Social Media

Sikap Jaringan GUSDURian atas Penutupan Paksa Tempat Ibadah Jemaat Ahmadiyah Sintang

Pada tanggal 27 Agustus 2021, Bupati Sintang, Kalimantan Barat, mengeluarkan Surat Bupati yang pada intinya memerintahkan kepada penganut, anggota dan/atau anggota pengurus Jemaat Ahmadiyah Indonesia (JAI) untuk menghentikan secara tetap aktivitas operasional dalam bentuk apa pun di tempat ibadah Jemaat Ahmadiyah Indonesia di Desa Balai Harapan, Kecamatan Tempunak, Kabupaten Sintang.

Surat ini didasarkan pada aspek perizinan yang tertuang dalam Peraturan Bersama Menteri Agama dan Menteri Dalam Negeri Nomor 9 Tahun 2006 dan Nomor 8 Tahun 2006 tentang Pedoman Pelaksanaan Tugas Kepala Daerah/Wakil Kepala Daerah Dalam Pemeliharaan Kerukunan Umat Beragama, Pemberdayaan Forum Kerukunan Umat Beragama, dan Pendirian Rumah Ibadah.

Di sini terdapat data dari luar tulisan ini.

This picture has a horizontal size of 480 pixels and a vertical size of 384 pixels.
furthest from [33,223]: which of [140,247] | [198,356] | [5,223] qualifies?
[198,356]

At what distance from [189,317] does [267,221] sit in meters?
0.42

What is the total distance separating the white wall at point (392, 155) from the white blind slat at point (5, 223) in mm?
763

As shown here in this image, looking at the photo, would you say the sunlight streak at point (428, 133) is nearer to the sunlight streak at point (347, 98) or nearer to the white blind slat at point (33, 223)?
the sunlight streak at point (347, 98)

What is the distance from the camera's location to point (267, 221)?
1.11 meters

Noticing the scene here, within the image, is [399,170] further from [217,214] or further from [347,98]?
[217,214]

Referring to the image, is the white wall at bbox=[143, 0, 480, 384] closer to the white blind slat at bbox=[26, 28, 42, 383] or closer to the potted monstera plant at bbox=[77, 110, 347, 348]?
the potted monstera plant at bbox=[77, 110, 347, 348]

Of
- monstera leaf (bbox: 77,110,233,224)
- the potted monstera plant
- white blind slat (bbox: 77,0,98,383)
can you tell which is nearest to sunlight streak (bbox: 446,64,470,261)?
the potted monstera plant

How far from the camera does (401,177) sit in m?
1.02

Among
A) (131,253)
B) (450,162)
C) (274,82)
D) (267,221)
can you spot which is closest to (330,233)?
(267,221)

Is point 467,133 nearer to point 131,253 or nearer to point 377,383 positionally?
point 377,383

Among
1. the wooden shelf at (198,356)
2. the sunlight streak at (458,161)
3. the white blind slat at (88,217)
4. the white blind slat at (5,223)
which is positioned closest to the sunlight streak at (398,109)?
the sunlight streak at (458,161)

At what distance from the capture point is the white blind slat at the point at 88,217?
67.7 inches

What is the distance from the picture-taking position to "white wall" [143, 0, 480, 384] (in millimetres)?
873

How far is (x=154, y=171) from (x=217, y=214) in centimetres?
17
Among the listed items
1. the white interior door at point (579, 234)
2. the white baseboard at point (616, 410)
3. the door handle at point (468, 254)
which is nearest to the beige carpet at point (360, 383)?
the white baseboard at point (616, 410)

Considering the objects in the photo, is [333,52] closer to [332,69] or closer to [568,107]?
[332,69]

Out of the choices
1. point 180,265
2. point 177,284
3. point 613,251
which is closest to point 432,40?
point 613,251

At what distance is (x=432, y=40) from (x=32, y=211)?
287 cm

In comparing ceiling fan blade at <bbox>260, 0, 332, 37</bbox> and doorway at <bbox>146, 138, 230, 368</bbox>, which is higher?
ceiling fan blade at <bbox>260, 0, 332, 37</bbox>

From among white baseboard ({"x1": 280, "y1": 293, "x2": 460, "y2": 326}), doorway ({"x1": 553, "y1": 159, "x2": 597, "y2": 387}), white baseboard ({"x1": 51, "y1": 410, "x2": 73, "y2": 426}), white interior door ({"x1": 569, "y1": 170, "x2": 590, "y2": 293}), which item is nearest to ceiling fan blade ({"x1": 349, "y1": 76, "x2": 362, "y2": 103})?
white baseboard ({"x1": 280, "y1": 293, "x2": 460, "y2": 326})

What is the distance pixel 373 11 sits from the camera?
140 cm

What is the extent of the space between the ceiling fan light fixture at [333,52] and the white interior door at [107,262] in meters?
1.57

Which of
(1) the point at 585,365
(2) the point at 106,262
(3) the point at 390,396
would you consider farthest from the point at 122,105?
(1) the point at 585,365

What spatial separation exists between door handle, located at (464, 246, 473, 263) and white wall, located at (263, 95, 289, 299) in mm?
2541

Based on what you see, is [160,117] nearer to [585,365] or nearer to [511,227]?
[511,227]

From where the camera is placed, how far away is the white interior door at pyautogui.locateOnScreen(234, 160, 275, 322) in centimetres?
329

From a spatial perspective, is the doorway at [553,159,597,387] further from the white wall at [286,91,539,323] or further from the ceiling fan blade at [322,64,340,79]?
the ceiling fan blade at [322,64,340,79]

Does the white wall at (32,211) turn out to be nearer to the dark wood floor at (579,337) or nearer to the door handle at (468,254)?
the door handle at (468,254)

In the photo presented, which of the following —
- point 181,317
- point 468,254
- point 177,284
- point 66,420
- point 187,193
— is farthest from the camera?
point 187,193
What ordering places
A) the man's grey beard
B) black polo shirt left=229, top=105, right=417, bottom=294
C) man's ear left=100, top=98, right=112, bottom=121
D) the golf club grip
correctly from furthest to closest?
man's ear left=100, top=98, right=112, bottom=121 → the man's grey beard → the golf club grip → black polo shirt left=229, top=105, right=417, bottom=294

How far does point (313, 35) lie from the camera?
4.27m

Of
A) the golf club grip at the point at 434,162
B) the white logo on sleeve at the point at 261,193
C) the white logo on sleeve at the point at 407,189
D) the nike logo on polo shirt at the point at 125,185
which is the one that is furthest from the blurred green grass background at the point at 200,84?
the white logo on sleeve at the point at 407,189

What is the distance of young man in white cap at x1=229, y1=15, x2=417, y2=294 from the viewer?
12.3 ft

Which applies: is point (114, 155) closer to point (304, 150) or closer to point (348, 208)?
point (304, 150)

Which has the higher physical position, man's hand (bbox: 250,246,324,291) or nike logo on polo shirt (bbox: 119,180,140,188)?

Pertimbangan lain yang disampaikan melalui Siaran Pers Bupati Sintang adalah potensi ancaman keamanan dan ketertiban. Dalam surat tersebut juga dinyatakan bahwa Pemerintah Kabupaten Sintang menjamin kebebasan kepada Jemaat Ahmadiyah Indonesia (JAI) untuk beribadat sepanjang mengakui beragama Islam, dan sesuai dengan ketentuan Keputusan Bersama Menteri Agama, Jaksa Agung, dan Menteri Dalam Negeri Republik Indonesia Nomor 3 Tahun 2008.

Sebelumnya, pada 29 April 2021 terbit Keputusan Bersama Bupati Sintang, Kepala Kejaksaan Negeri Sintang, Kapolres Sintang, Kodim 1205 Sintang, dan Kepala Kemenag Sintang yang salah satunya memberi peringatan dan perintah kepada penganut, anggota dan/atau anggota pengurus Jemaat Ahmadiyah Indonesia untuk menghentikan penyebaran penafsiran dan kegiatan yang menyimpang dari pokok-pokok ajaran Islam.

Tindakan Pemerintah Kabupaten Sintang tersebut secara terang telah menciderai salah satu hak sipil warga yaitu hak untuk beribadah sesuai dengan kepercayaannya. Tindakan tersebut juga sangat bertentangan dengan konstitusi dan merupakan bentuk diskriminasi yang menodai asas keadilan. Konstitusi Republik Indonesia menegaskan bahwa Negara harus melindungi warganya untuk menjalankan ibadah sesuai agama dan kepercayaan masing-masing.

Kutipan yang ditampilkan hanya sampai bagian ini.